Incerteza econômica e política aumenta compras de armas nos EUA

Washington, 27 out (EFE).- A incerteza econômica e política nos Estados Unidos aumentou entre 8% e 10% a venda de armas de fogo, informou hoje o diário The Washington Post.

EFE |

"Muitos vendedores e compradores de armas, e analistas do negócio atribuem o aumento em parte às preocupações pela economia", assinalou a matéria.

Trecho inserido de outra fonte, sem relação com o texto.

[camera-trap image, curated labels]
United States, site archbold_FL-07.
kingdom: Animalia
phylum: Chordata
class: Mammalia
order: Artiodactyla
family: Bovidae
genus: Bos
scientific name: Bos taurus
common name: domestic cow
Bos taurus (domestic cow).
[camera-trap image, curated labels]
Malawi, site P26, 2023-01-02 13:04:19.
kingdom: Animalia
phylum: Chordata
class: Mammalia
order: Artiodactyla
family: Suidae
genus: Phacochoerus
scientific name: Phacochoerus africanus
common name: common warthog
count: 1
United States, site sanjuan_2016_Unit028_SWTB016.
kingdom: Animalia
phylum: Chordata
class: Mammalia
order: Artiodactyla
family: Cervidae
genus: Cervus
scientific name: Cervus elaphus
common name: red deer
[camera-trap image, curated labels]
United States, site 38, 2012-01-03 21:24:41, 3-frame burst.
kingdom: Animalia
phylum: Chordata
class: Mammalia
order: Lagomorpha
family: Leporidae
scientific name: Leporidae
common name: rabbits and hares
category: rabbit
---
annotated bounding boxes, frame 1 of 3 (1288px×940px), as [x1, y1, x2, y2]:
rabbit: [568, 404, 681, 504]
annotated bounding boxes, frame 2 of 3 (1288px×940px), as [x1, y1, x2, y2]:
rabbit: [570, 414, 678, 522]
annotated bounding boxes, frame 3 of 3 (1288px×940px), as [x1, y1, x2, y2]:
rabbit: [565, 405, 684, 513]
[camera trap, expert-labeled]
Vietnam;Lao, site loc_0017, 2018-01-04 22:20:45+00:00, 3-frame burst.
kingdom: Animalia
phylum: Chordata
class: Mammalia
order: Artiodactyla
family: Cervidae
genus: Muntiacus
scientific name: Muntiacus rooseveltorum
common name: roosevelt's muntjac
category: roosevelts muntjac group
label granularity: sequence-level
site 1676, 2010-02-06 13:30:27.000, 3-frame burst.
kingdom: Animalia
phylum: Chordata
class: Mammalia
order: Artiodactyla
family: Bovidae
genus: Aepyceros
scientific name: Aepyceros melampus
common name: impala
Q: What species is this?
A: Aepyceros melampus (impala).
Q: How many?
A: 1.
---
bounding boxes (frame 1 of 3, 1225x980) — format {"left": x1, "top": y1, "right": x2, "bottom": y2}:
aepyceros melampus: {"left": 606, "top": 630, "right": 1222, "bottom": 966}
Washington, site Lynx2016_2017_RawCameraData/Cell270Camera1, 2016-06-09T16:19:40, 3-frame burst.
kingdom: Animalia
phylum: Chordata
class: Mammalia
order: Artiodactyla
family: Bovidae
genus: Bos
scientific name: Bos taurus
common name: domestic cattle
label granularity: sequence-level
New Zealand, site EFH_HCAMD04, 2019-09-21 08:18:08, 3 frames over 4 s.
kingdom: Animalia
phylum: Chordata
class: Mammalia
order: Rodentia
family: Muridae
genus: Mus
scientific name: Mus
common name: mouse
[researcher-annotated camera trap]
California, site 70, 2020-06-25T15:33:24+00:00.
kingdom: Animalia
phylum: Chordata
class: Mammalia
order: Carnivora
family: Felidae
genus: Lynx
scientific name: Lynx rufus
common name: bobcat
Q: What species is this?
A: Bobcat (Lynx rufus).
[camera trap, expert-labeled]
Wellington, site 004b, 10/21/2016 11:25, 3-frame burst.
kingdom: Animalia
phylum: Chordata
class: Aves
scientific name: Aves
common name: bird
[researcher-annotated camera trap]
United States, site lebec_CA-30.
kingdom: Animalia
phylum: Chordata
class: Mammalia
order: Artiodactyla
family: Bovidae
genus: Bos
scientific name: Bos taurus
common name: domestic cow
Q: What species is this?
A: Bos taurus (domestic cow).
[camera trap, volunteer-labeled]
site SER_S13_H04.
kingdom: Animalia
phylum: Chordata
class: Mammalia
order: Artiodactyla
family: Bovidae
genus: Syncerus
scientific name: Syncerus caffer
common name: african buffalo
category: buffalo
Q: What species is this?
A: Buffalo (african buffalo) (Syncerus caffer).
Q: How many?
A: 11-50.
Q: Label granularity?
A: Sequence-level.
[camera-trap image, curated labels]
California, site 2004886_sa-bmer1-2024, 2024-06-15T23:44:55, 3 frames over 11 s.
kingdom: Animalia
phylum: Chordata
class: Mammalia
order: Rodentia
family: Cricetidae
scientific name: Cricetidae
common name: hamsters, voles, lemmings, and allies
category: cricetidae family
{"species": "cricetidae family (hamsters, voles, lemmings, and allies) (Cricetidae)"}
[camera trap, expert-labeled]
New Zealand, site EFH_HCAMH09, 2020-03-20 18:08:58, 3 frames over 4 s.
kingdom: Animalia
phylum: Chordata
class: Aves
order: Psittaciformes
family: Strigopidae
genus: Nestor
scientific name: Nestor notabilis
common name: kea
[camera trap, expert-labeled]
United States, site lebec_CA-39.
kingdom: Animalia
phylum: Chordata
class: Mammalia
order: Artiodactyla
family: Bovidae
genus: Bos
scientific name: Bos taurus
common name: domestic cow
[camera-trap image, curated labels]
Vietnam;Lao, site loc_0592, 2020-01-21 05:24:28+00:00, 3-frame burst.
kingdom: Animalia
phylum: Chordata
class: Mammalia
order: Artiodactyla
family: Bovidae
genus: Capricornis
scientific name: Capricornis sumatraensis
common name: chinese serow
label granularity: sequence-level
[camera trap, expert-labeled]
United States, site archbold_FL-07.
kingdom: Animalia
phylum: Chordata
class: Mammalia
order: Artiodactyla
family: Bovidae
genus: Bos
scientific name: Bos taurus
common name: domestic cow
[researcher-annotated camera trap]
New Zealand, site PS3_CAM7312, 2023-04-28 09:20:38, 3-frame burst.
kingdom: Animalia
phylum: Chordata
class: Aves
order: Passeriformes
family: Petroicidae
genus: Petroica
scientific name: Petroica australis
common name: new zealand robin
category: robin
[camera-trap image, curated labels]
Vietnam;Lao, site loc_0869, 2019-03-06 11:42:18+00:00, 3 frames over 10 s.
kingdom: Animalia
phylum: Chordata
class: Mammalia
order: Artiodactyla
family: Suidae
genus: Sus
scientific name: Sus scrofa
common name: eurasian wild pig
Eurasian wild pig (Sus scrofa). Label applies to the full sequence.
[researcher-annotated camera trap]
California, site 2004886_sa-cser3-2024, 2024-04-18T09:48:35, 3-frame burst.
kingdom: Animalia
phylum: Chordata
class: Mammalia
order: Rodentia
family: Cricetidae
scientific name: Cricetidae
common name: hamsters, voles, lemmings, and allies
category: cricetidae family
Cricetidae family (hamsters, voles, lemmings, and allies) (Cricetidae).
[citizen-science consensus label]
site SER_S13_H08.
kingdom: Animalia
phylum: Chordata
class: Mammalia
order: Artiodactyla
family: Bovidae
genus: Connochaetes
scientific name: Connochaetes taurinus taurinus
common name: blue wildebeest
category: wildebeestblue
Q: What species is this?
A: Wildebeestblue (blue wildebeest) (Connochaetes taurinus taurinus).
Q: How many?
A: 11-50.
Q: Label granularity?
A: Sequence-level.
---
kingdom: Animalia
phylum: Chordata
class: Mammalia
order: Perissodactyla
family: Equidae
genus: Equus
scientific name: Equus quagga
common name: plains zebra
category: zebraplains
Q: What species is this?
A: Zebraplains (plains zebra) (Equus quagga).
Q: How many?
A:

Outro motivo de preocupação, segundo o Post, é que se o senador democrata Barack Obama, de Illinois, ganhar a eleição e esta der maioria aos democratas no Congresso, haverá mais leis que restrinjam a posse de armas por parte dos cidadãos.

"As pessoas freqüentemente compram armas porque têm preocupações sobre sua segurança pessoal ou acerca das ações do Governo que limitem o acesso às armas de fogo", afirmou Gary Kleck, pesquisador do Colégio de Criminologia e Justiça Criminal da Universidade Estadual da Flórida, citado pelo "Post".

Em 1994, houve um aumento substancial de vendas de armas quando o presidente Bill Clinton proibiu a posse de rifles semiautomáticos militares.

Também houve incrementos das vendas de armas de fogo depois dos distúrbios de 1992 em Los Angeles (Califórnia), e da desordem civil em Nova Orleans (Louisiana) após o furacão "Katrina", em 2005.

Nos EUA, quase 49% dos lares e 31% dos adultos -cerca de 59 milhões de pessoas- possuem pelo menos uma arma de fogo.

Entrevistado pelo "Post", Bob Leyshion, de 55 anos, que recentemente visitou uma loja de armas em Manassas, na Virgínia, opinou que "as pessoas se preparam agora para um desastre".

"A arma é um seguro", acrescentou Leyshion. "Com a quebra da Bolsa de Valores, o povo sem emprego e os imigrantes ilegais que há nesta área, a probabilidade de distúrbios é muito alta".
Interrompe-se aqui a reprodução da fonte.